» Exercise description:
Reproduce each line below with no alterations.

○ ○ ○ ○ ○ ○ ○

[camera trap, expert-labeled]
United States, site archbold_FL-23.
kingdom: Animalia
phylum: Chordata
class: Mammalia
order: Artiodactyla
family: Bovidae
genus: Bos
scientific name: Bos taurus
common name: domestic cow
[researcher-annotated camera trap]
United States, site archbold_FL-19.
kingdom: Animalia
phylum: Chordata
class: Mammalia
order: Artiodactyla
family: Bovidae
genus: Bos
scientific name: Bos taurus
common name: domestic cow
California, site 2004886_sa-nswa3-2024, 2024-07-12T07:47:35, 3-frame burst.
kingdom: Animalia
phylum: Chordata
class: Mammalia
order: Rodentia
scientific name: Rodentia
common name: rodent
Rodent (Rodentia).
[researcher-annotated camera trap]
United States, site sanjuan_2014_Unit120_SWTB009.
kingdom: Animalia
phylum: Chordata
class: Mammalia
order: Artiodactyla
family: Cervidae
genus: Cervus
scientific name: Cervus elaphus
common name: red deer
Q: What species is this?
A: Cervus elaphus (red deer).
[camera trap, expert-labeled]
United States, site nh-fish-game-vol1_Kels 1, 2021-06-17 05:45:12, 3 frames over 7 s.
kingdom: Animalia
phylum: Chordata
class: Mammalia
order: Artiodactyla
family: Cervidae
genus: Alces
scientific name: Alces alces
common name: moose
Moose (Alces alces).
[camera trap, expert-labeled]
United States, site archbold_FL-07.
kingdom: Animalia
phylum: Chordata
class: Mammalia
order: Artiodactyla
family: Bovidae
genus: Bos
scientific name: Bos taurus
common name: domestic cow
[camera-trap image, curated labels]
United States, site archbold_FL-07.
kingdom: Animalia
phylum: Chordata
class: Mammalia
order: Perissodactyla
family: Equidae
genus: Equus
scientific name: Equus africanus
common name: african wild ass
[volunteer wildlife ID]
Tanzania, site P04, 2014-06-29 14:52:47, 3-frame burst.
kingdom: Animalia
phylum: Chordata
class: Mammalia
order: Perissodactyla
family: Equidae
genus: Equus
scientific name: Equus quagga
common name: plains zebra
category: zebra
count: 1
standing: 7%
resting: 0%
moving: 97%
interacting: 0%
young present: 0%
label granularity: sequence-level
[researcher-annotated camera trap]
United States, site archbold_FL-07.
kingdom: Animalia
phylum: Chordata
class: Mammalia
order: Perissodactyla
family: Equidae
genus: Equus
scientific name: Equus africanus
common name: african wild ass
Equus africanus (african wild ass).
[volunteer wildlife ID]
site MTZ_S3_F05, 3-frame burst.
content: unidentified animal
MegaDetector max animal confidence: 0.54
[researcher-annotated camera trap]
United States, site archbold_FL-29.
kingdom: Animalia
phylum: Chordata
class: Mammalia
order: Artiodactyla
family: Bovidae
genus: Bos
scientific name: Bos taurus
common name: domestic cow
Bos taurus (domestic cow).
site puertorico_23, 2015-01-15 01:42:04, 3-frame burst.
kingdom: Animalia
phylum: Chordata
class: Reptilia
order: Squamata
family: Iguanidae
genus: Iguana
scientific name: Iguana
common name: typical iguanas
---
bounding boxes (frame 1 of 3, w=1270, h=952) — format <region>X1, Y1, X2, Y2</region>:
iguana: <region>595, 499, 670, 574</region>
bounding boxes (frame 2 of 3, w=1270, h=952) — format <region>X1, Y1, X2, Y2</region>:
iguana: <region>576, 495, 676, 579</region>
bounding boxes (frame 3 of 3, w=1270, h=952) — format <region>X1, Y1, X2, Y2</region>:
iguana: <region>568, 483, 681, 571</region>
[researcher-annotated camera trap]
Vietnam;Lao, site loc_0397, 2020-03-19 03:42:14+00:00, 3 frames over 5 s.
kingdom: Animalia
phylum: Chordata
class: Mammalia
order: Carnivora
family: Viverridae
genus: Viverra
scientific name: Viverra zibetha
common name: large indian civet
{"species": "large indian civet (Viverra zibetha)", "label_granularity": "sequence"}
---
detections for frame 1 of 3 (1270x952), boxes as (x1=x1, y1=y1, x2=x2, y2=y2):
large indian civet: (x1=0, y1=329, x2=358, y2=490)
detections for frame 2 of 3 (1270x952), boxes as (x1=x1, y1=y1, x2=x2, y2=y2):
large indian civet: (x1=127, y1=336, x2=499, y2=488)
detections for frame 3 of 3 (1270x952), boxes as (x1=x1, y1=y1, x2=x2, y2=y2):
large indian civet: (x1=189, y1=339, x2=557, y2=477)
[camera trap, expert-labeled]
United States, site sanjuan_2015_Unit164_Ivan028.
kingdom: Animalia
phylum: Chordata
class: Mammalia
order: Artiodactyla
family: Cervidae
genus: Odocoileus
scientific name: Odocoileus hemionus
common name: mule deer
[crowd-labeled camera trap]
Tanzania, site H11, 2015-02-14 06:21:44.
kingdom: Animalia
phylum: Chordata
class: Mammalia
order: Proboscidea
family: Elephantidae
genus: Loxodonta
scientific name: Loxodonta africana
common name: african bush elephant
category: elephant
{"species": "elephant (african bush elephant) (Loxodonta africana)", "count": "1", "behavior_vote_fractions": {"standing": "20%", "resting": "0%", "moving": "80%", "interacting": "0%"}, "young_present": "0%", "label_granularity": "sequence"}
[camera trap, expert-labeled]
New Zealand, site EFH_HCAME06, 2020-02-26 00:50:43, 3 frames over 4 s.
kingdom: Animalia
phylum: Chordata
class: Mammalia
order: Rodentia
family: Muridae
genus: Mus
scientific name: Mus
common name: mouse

○ ○ ○ ○ ○ ○ ○

» Result for this task:
[camera trap, expert-labeled]
United States, site archbold_FL-23.
kingdom: Animalia
phylum: Chordata
class: Mammalia
order: Artiodactyla
family: Bovidae
genus: Bos
scientific name: Bos taurus
common name: domestic cow
[researcher-annotated camera trap]
United States, site archbold_FL-19.
kingdom: Animalia
phylum: Chordata
class: Mammalia
order: Artiodactyla
family: Bovidae
genus: Bos
scientific name: Bos taurus
common name: domestic cow
California, site 2004886_sa-nswa3-2024, 2024-07-12T07:47:35, 3-frame burst.
kingdom: Animalia
phylum: Chordata
class: Mammalia
order: Rodentia
scientific name: Rodentia
common name: rodent
Rodent (Rodentia).
[researcher-annotated camera trap]
United States, site sanjuan_2014_Unit120_SWTB009.
kingdom: Animalia
phylum: Chordata
class: Mammalia
order: Artiodactyla
family: Cervidae
genus: Cervus
scientific name: Cervus elaphus
common name: red deer
Q: What species is this?
A: Cervus elaphus (red deer).
[camera trap, expert-labeled]
United States, site nh-fish-game-vol1_Kels 1, 2021-06-17 05:45:12, 3 frames over 7 s.
kingdom: Animalia
phylum: Chordata
class: Mammalia
order: Artiodactyla
family: Cervidae
genus: Alces
scientific name: Alces alces
common name: moose
Moose (Alces alces).
[camera trap, expert-labeled]
United States, site archbold_FL-07.
kingdom: Animalia
phylum: Chordata
class: Mammalia
order: Artiodactyla
family: Bovidae
genus: Bos
scientific name: Bos taurus
common name: domestic cow
[camera-trap image, curated labels]
United States, site archbold_FL-07.
kingdom: Animalia
phylum: Chordata
class: Mammalia
order: Perissodactyla
family: Equidae
genus: Equus
scientific name: Equus africanus
common name: african wild ass
[volunteer wildlife ID]
Tanzania, site P04, 2014-06-29 14:52:47, 3-frame burst.
kingdom: Animalia
phylum: Chordata
class: Mammalia
order: Perissodactyla
family: Equidae
genus: Equus
scientific name: Equus quagga
common name: plains zebra
category: zebra
count: 1
standing: 7%
resting: 0%
moving: 97%
interacting: 0%
young present: 0%
label granularity: sequence-level
[researcher-annotated camera trap]
United States, site archbold_FL-07.
kingdom: Animalia
phylum: Chordata
class: Mammalia
order: Perissodactyla
family: Equidae
genus: Equus
scientific name: Equus africanus
common name: african wild ass
Equus africanus (african wild ass).
[volunteer wildlife ID]
site MTZ_S3_F05, 3-frame burst.
content: unidentified animal
MegaDetector max animal confidence: 0.54
[researcher-annotated camera trap]
United States, site archbold_FL-29.
kingdom: Animalia
phylum: Chordata
class: Mammalia
order: Artiodactyla
family: Bovidae
genus: Bos
scientific name: Bos taurus
common name: domestic cow
Bos taurus (domestic cow).
site puertorico_23, 2015-01-15 01:42:04, 3-frame burst.
kingdom: Animalia
phylum: Chordata
class: Reptilia
order: Squamata
family: Iguanidae
genus: Iguana
scientific name: Iguana
common name: typical iguanas
---
bounding boxes (frame 1 of 3, w=1270, h=952) — format <region>X1, Y1, X2, Y2</region>:
iguana: <region>595, 499, 670, 574</region>
bounding boxes (frame 2 of 3, w=1270, h=952) — format <region>X1, Y1, X2, Y2</region>:
iguana: <region>576, 495, 676, 579</region>
bounding boxes (frame 3 of 3, w=1270, h=952) — format <region>X1, Y1, X2, Y2</region>:
iguana: <region>568, 483, 681, 571</region>
[researcher-annotated camera trap]
Vietnam;Lao, site loc_0397, 2020-03-19 03:42:14+00:00, 3 frames over 5 s.
kingdom: Animalia
phylum: Chordata
class: Mammalia
order: Carnivora
family: Viverridae
genus: Viverra
scientific name: Viverra zibetha
common name: large indian civet
{"species": "large indian civet (Viverra zibetha)", "label_granularity": "sequence"}
---
detections for frame 1 of 3 (1270x952), boxes as (x1=x1, y1=y1, x2=x2, y2=y2):
large indian civet: (x1=0, y1=329, x2=358, y2=490)
detections for frame 2 of 3 (1270x952), boxes as (x1=x1, y1=y1, x2=x2, y2=y2):
large indian civet: (x1=127, y1=336, x2=499, y2=488)
detections for frame 3 of 3 (1270x952), boxes as (x1=x1, y1=y1, x2=x2, y2=y2):
large indian civet: (x1=189, y1=339, x2=557, y2=477)
[camera trap, expert-labeled]
United States, site sanjuan_2015_Unit164_Ivan028.
kingdom: Animalia
phylum: Chordata
class: Mammalia
order: Artiodactyla
family: Cervidae
genus: Odocoileus
scientific name: Odocoileus hemionus
common name: mule deer
[crowd-labeled camera trap]
Tanzania, site H11, 2015-02-14 06:21:44.
kingdom: Animalia
phylum: Chordata
class: Mammalia
order: Proboscidea
family: Elephantidae
genus: Loxodonta
scientific name: Loxodonta africana
common name: african bush elephant
category: elephant
{"species": "elephant (african bush elephant) (Loxodonta africana)", "count": "1", "behavior_vote_fractions": {"standing": "20%", "resting": "0%", "moving": "80%", "interacting": "0%"}, "young_present": "0%", "label_granularity": "sequence"}
[camera trap, expert-labeled]
New Zealand, site EFH_HCAME06, 2020-02-26 00:50:43, 3 frames over 4 s.
kingdom: Animalia
phylum: Chordata
class: Mammalia
order: Rodentia
family: Muridae
genus: Mus
scientific name: Mus
common name: mouse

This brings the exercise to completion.